I don't think it will work. First, lets move Γ(2k+1) from denominator of m(t) into Ak. Thus, Ak will behave roughly as 1/k!.
In the nominator of the m(t) terms there is t2k, so roughly speaking you're computing sum with terms
100k/k!
From Stirling formula
k! ~ kk, making terms
(100/k)k
so yes, they will start to decrease and converge to something but after 100th term
Anyway, here is the code, you could try to improve it, but it breaks at k~70
N <- 20
A <- rep(0, N)
# compute A_k/gamma(2k+1) terms
ps <- 0.0 # previous sum
A[1] = 1.0
for(k in 2:N) {
ps <- ps + A[k-1]*gamma(2*(k-1) + 1)/factorial(k-1)
A[k] <- 1.0/factorial(k) - ps/gamma(2*k+1)
}
print(A)
t <- 10.0
t2 <- t*t
r <- 0.0
for(k in 1:N){
r <- r + (-t2)^k*A[k]
}
print(-r)
UPDATE
Ok, I calculated Ak as in your question, got the same answer. I want to estimate terms Ak/Γ(2k+1) from m(t), I believe it will be pretty much dominated by 1/k! term. To do that I made another array k!*Ak/Γ(2k+1), and it should be close to one.
Code
N <- 20
A <- rep(0.0, N)
psum <- function( pA, k ) {
ps <- 0.0
if (k >= 2) {
jmax <- k - 1
for(j in 1:jmax) {
ps <- ps + (gamma(2*j+1)/factorial(j))*pA[k-j]
}
}
ps
}
# compute A_k/gamma(2k+1) terms
A[1] = gamma(3)
for(k in 2:N) {
A[k] <- gamma(2*k+1)/factorial(k) - psum(A, k)
}
print(A)
B <- rep(0.0, N)
for(k in 1:N) {
B[k] <- (A[k]/gamma(2*k+1))*factorial(k)
}
print(B)
shows that
I got the same Ak values as you did.
Bk is indeed very close to 1
It means that term Ak/Γ(2k+1) could be replaced by 1/k! to get quick estimate of what we might get (with replacement)
m(t) ~= - Sum(k=1, k=Infinity) (-1)k (t2)k / k! = 1 - Sum(k=0, k=Infinity) (-t2)k / k!
This is actually well-known sum and it is equal to exp() with negative argument (well, you have to add term for k=0)
m(t) ~= 1 - exp(-t2)
Conclusions
Approximate value is positive.

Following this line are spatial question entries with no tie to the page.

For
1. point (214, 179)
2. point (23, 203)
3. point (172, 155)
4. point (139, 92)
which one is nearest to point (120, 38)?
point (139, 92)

Probably will stay positive after all, Ak/Γ(2k+1) is a bit different from 1/k!.
We're talking about 1 - exp(-100), which is 1-3.72*10-44! And we're trying to compute it precisely summing and subtracting values on the order of 10100 or even higher. Even with MPFR I don't think this is possible.
Another approach is needed
OK, so I ended up going down a pretty different road on this. I have implemented a simple discretization of the integral equation which defines the renewal function:
m(t) = F(t) + integrate (m(t - s)*f(s), s, 0, t)
The integral is approximated with the rectangle rule. Approximating the integral for different values of t gives a system of linear equations. I wrote a function to generate the equations and extract a matrix of coefficients from it. After looking at some examples, I guessed a rule to define the coefficients directly and used that to generate solutions for some examples. In particular I tried shape = 2, t = 10, as in OP's example, with step = 0.1 (so 101 equations).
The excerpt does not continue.